What I would like to achieve is to search inside the document for a certain term (like invoice number), pick the information behind it and place this information inside custom metadata.
Is this possible either by scripting or by the simple smart rule?
Sounds great to me. A classical case would look like
IF there is a term like “Belegnummer” or “Rechnungsnummer” THEN take the following next 10 characters and write this term into the field “Belegnummer” (custom metadata).
The text in a PDF is not guaranteed to be in any logical order. The word Belegnummer may visually appear before the invoice number in the PDF, but that is only an appearance. It could easily be in a different place in the actual text.
Converting such an invoice to plain text and checking this would be worthwhile, though it could vary from company to company (and possibly document to document).
Even though it makes my task harder, I need to state that you are right.
After checking the plain text of several documents these seem to be identical when checking the same kind of document, but are not ordered at all compared the PDF.
So taking this into consideration - which approach would you recommend?
The first sequence is fixed and then it is the fourth coloumn of digits (3213321751). So I am not sure on whether it would be better to take the “fourth column” or the “first number after the third separator”.
You need to identify that line in the whole body of the text first. You have to remember computers are very dumb and very literal. What seems obvious to you as a person is not the way a computer looks at it.
This can be handled in different ways and would still require testing with your actual data.
This is a simple teaching edition example based on your particular parameters…
tell application id "DNtp"
repeat with thisRecord in (selection as list)

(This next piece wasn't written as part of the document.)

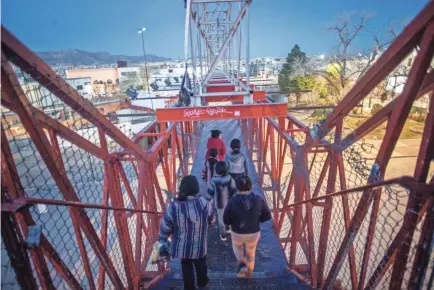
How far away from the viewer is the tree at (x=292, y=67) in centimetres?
2875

set recordText to (plain text of thisRecord)
-- Get the plain text of the file
repeat with currentLine in (paragraphs of recordText)
-- Loop through the paragraphs in the text
set lineWords to (words of currentLine)
-- Get the words in the current line
-- This returns a list of words
if (count characters of (item 1 of lineWords as string)) = 10 then
-- Check if the first item in the list has 10 characters in it (per your example)

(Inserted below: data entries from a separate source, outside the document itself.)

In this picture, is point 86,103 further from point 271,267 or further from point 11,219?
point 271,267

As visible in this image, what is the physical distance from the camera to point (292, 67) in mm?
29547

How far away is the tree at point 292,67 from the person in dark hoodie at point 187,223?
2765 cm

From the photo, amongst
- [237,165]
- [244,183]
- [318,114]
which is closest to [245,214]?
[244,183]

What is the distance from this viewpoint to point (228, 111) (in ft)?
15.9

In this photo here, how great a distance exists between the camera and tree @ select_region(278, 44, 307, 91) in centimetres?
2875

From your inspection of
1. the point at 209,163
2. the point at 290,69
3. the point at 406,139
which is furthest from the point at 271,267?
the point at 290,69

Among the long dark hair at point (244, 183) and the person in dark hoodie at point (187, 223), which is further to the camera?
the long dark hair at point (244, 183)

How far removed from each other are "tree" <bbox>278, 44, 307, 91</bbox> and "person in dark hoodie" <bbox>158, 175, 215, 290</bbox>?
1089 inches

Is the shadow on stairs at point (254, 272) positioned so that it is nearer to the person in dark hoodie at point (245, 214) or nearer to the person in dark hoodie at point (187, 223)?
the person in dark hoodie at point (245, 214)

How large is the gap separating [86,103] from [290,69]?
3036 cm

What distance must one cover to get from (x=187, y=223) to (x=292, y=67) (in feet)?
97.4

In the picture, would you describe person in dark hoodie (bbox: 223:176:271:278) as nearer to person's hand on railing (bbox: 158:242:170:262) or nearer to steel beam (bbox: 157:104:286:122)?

set possibleMatch to (item 1 of lineWords)
-- If it has 0 characters, set it as a possible match for further validation
try -- This is used to do a process without an error necessarily stopping the script
(possibleMatch as real)
-- Validating if the first word is a number or not. If it's a word, it obviously can't be coerced into a numerical value.

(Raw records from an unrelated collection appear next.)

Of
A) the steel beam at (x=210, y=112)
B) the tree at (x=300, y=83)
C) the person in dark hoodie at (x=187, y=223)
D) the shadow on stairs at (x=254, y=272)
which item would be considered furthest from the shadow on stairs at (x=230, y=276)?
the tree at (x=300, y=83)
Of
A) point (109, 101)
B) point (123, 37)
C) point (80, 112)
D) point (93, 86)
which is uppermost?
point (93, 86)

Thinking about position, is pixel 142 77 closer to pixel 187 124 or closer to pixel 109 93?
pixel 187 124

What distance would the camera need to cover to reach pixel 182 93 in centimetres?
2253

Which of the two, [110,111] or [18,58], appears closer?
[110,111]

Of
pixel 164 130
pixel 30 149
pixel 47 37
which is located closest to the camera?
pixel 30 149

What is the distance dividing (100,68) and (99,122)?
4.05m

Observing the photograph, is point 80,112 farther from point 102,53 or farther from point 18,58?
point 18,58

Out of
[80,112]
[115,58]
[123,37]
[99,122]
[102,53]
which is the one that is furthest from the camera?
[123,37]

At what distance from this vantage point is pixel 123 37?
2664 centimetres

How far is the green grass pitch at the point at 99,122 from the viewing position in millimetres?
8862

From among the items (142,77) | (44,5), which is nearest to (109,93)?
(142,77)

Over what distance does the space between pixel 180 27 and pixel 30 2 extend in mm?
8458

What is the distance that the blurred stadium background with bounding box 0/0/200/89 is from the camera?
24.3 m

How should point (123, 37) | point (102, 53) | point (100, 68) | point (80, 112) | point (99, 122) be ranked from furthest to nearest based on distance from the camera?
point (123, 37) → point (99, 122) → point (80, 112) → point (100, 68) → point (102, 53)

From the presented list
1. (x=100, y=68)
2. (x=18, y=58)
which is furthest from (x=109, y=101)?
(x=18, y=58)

-- i.e., you can't say "What is apple minus three?"
display alert "" & (item 4 of lineWords)
-- If it is a number, we are displaying the fourth word (again, per your example).
-- If the number is matched, here is where you'd do stuff with the "pssibleMatch" variable.
exit repeat -- Stop looping since there's no reason to continue after the match has been made.
end try -- Otherwise, end trying when it errors and continue on looping to the next line…
end if
end repeat
end repeat
end tell